While work has essentially halted on most productions throughout the world, Stevens has kept very busy this summer, promoting the release of both his recent musical Netflix hit Eurovision Song Contest: The Story of Fire Saga and the indie horror flick The Rental. In his latest promotional interview with IndieWire, the incredibly versatile actor was asked what it is that's drawn him to such varied roles over the course of his career, and it seems a certain level of fear towards the work is what ultimately gets Stevens interested in a role.

"I think something has to pique my curiosity and, this doesn't go necessarily for every single project, but I think if something seems like a challenge, it seems like something that might be slightly terrifying but also thrilling if I was able to pull it off, then it becomes that little bit more attractive," he explained.

Stevens latest statements echo similar claims made in a 2017 interview regarding his role as the titular beast opposite Emma Watson's Belle in Disney's blockbuster. "I think I was mildly terrified," he said at the time. "But that's really, generally what drives a lot of my decisions these days, is calibrating the right amount of terror. That sort of persuades me to do it."

Was it the singing, the dancing, or the thought of portraying a beloved Disney creation that calibrated such terror in Stevens ahead of his Beauty and the Beast shoot? All of those elements no doubt factored heavily into his anxiety, but it seems he was most worried about playing the bulk of the role using motion capture technology. 

Beauty and the Beast provided a terrifyingly unique challenge for Stevens

For the record, Dan Stevens did all of his own singing and dancing in Beauty and the Beast. But the actor's real face is only seen in the film for fleeting moments that bookend the drama and the romance. While Stevens' singing is quite impressive throughout, the dancing is even moreso, considering he actually performed the the film's iconic waltz in a 40-pound, Beast-sized mo-cap suit while wearing springy stilts.

We know now that beast of a suit was part of what worried Stevens about Beauty and the Beast. In fact, the actor claims he sought advice form mo-cap masters Andy Serkis (The Lord of the Rings and Planet of the Apes movies) and Mark Ruffalo (the MCU's Hulk) ahead of production. According to Stevens, one of those stars thought the film's mo-cap approach wouldn't work.

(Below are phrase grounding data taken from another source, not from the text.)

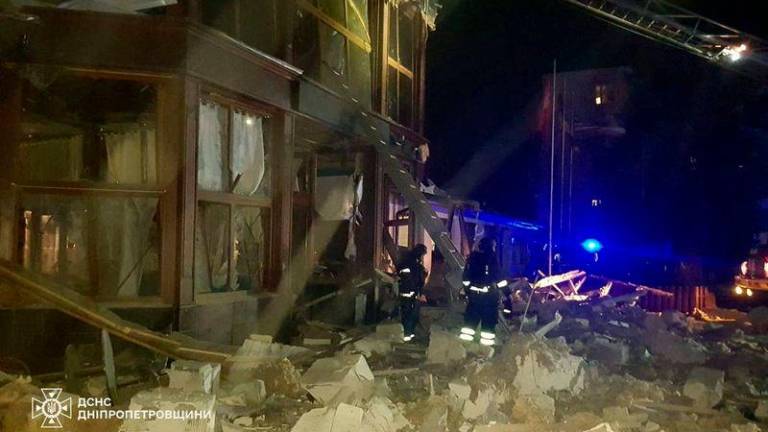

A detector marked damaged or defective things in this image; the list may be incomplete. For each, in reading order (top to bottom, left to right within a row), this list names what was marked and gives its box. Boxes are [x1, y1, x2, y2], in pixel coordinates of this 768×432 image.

broken window [200, 0, 280, 57]
broken window [294, 0, 372, 108]
broken window [388, 4, 416, 127]
broken window [17, 70, 158, 184]
broken window [196, 99, 272, 196]
broken window [18, 193, 159, 296]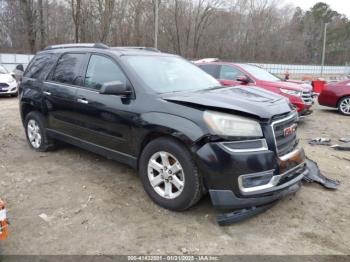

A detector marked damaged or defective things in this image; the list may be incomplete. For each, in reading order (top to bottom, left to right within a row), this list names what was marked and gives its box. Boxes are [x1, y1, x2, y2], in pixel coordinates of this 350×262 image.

broken plastic piece [304, 159, 340, 189]
broken plastic piece [216, 202, 276, 226]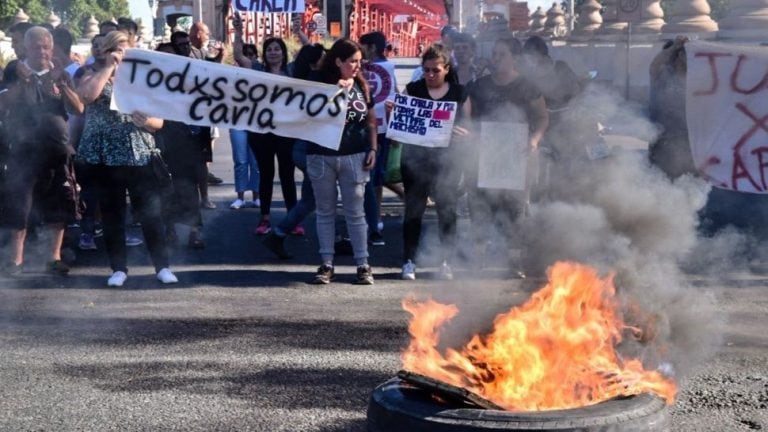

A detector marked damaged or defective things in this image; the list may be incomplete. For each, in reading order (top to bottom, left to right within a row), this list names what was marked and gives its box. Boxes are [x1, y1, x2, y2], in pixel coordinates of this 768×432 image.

charred tire rim [368, 380, 668, 430]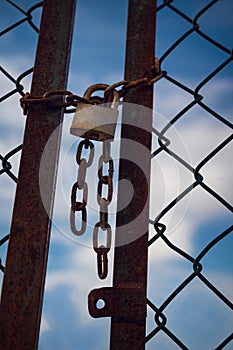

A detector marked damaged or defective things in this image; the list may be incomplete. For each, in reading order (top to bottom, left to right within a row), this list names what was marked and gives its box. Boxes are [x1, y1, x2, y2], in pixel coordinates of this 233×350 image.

rusty metal post [0, 1, 75, 348]
rusty chain [19, 56, 162, 113]
rusty padlock [70, 83, 118, 141]
rusty metal post [88, 0, 156, 350]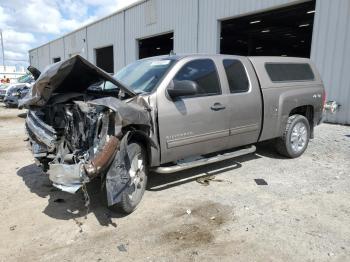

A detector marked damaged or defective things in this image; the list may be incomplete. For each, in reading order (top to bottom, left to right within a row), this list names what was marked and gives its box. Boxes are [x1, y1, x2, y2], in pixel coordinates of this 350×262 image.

crumpled hood [18, 55, 137, 107]
damaged pickup truck [20, 53, 324, 213]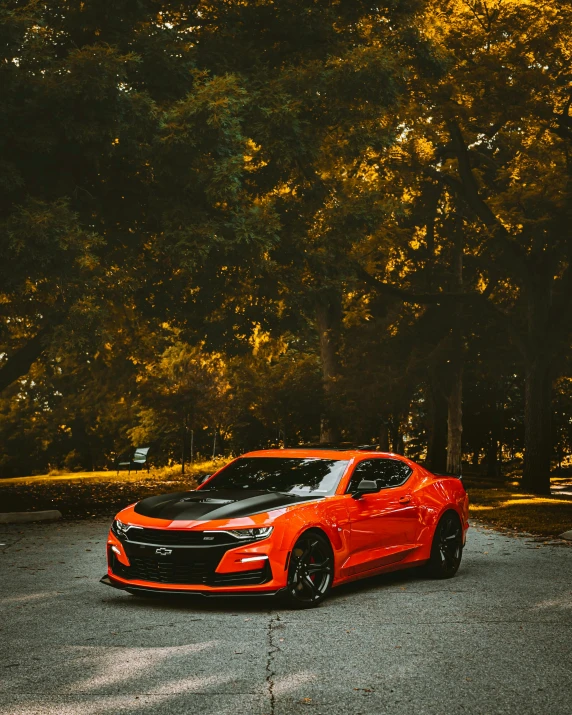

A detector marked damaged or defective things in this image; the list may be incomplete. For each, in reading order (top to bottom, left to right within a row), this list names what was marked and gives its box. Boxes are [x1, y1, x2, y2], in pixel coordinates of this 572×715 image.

crack in asphalt [264, 608, 280, 715]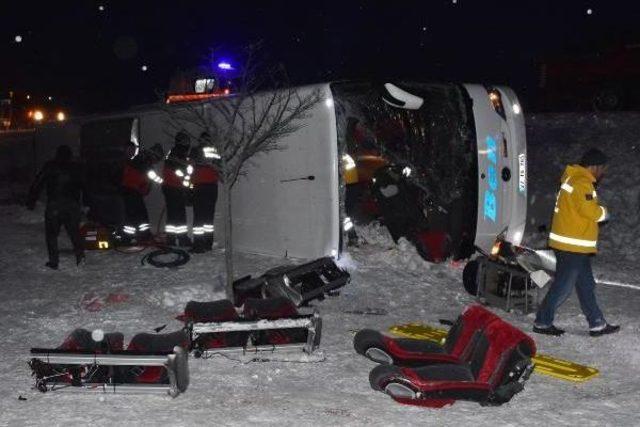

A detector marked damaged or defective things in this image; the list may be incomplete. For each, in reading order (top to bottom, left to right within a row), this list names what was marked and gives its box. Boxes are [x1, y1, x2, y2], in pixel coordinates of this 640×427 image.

overturned white bus [22, 80, 528, 260]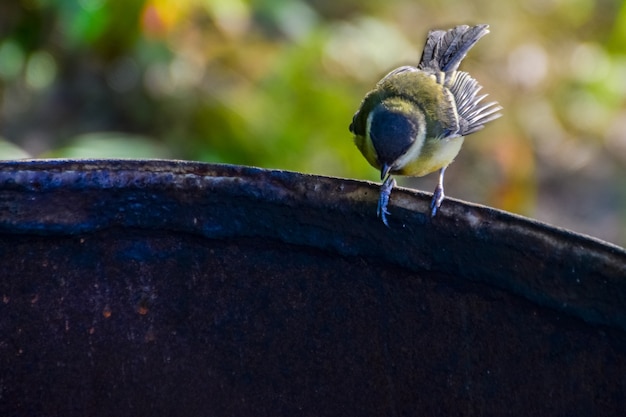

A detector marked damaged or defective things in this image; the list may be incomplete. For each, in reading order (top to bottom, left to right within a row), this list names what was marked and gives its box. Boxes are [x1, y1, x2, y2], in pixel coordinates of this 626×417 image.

rusted metal surface [0, 158, 620, 414]
rusty metal barrel [1, 158, 624, 414]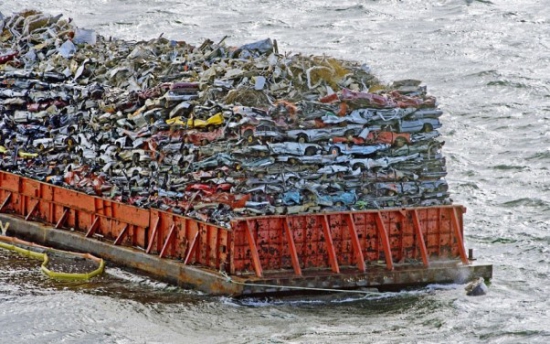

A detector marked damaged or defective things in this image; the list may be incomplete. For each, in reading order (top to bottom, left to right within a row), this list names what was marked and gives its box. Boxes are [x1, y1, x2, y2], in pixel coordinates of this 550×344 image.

rusty metal hull [0, 172, 494, 296]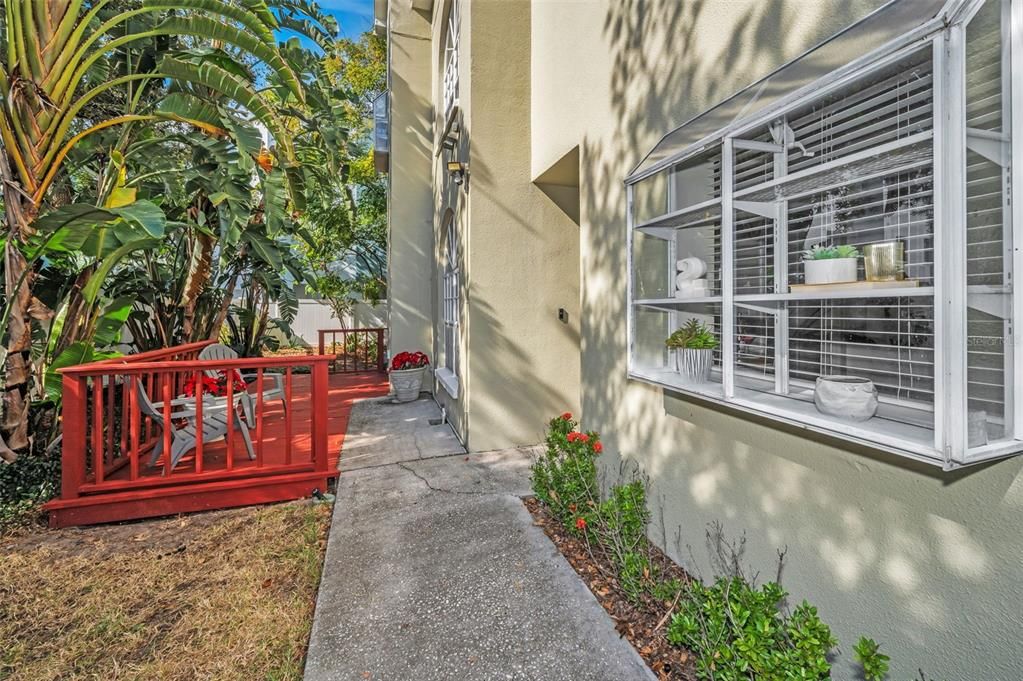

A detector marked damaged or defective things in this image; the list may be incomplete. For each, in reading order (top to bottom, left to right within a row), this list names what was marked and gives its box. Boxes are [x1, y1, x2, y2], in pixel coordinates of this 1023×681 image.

cracked concrete path [302, 398, 654, 678]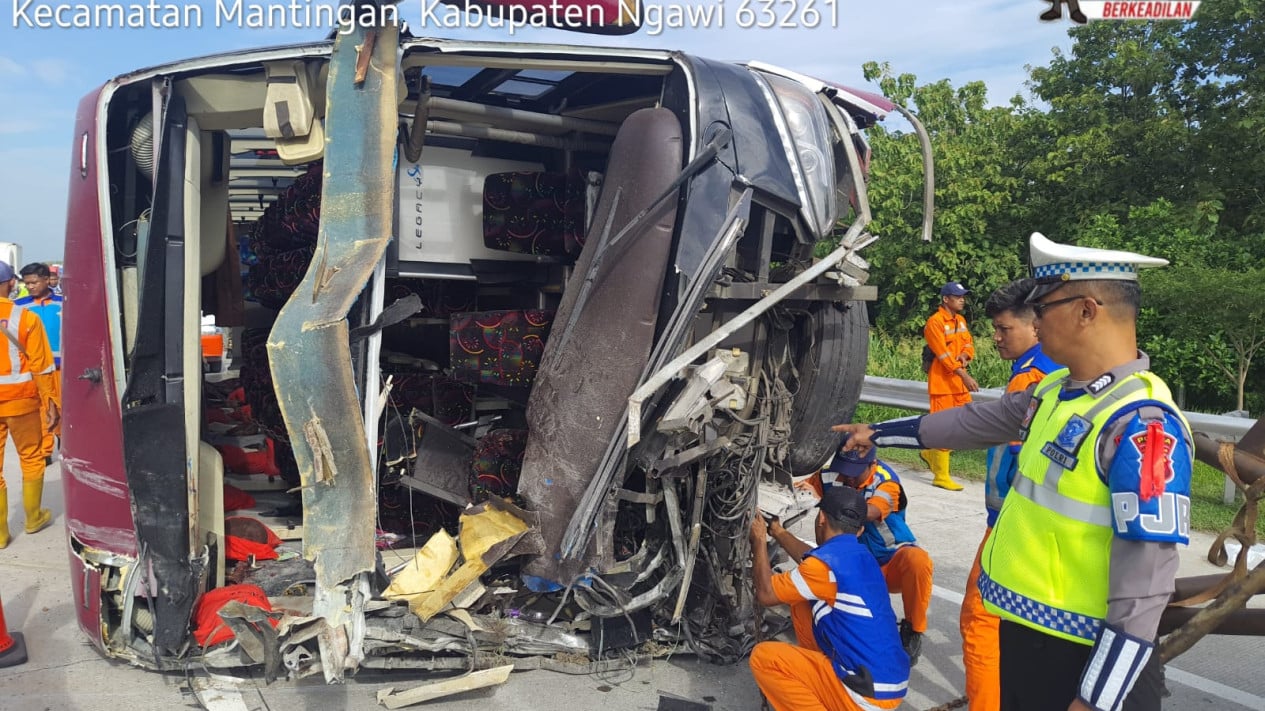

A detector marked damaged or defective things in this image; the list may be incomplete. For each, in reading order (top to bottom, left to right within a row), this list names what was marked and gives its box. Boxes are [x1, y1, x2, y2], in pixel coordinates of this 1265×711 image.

torn sheet metal [266, 13, 399, 678]
overturned bus [56, 2, 920, 683]
torn sheet metal [374, 662, 513, 703]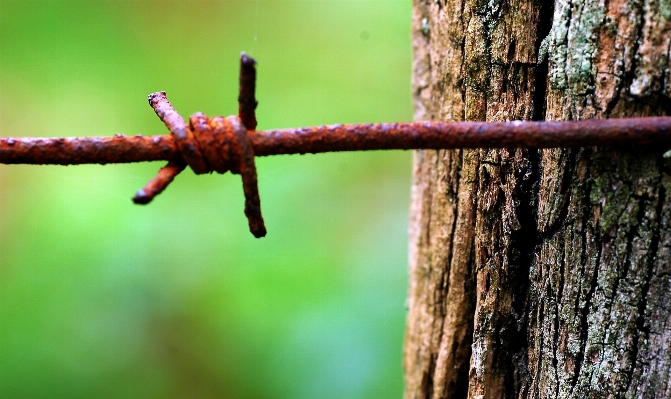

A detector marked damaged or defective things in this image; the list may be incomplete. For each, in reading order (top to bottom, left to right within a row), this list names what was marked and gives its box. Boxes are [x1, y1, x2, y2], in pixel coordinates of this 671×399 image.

rusty barbed wire [1, 52, 671, 238]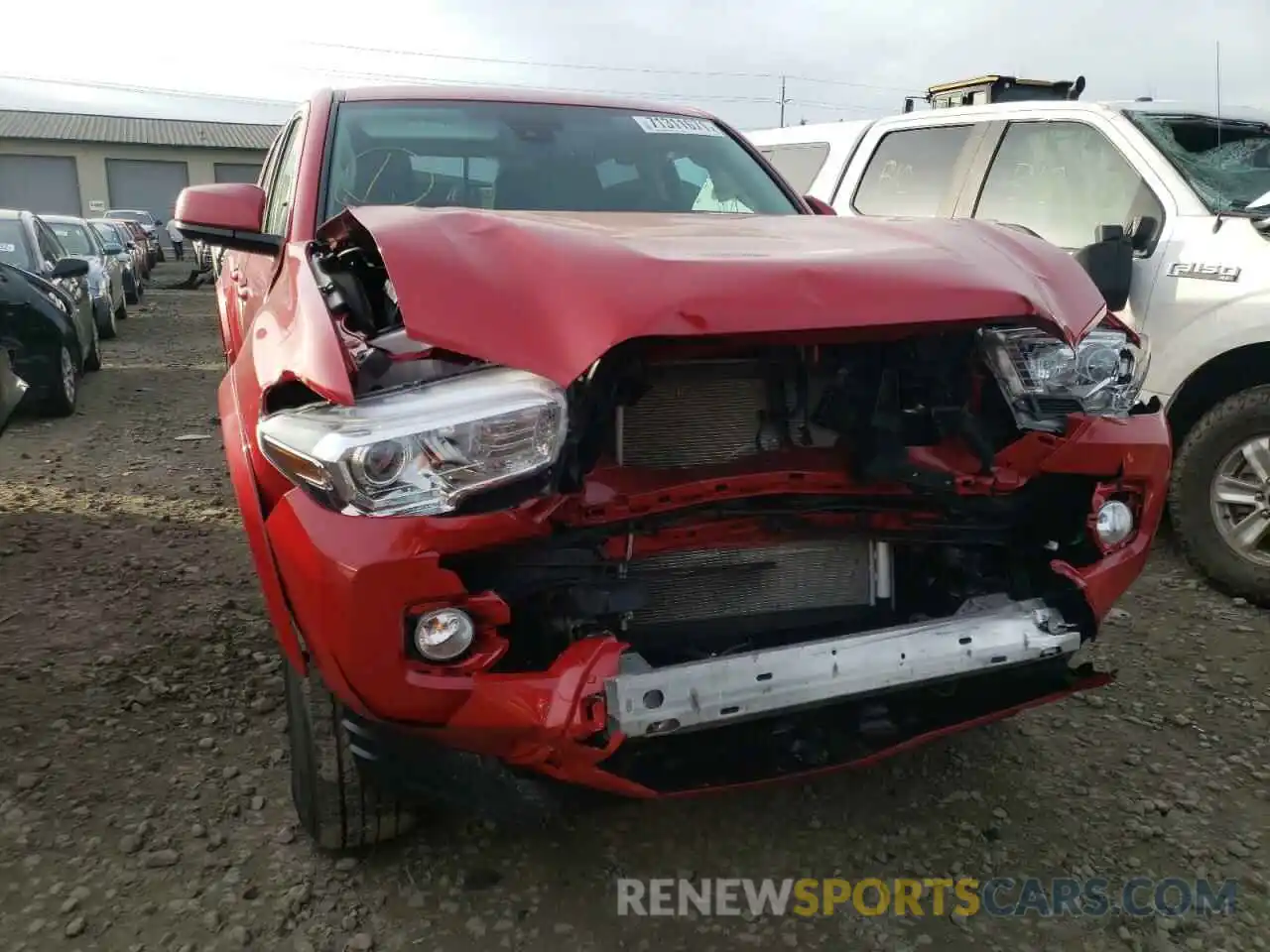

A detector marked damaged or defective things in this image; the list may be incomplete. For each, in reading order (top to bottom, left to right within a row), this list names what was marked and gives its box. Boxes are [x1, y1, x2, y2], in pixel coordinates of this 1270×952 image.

damaged windshield [321, 100, 798, 221]
damaged windshield [1127, 110, 1270, 215]
crushed hood [321, 207, 1103, 387]
broken headlight [258, 367, 564, 512]
damaged red truck [177, 85, 1175, 853]
broken headlight [976, 327, 1143, 432]
missing front bumper [603, 595, 1080, 738]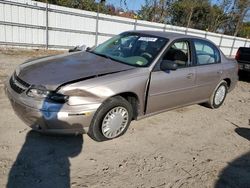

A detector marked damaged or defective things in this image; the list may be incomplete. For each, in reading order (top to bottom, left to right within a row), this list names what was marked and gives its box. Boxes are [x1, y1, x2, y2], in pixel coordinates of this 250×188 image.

"I spoke to Andy Serkis briefly in preparation for this and just sort of wanted to get the low-down on this kind of performance," Stevens revealed. "I spoke to Mark Ruffalo briefly, who obviously used a similar kind of thing for Hulk. The way that we did it, I described it to him, and he told me it would be impossible."

Ruffalo's proclamation is what "mildly terrified" Stevens about the role. But the adventurous actor eventually used it as motivation, telling IndieWire in 2017, "I thought, 'okay, I'm going to try to prove him wrong here.'" 

Stevens more than proved Ruffalo wrong, delivering a brilliantly humanistic mo-cap performance that helped Beauty and the Beast earn more than $1 billion at the box office. And if Stevens' recent comments to IndieWire are any indication, he may be looking for more mo-cap work in the future: "I loved learning to perform in that way and it's something I would definitely do again."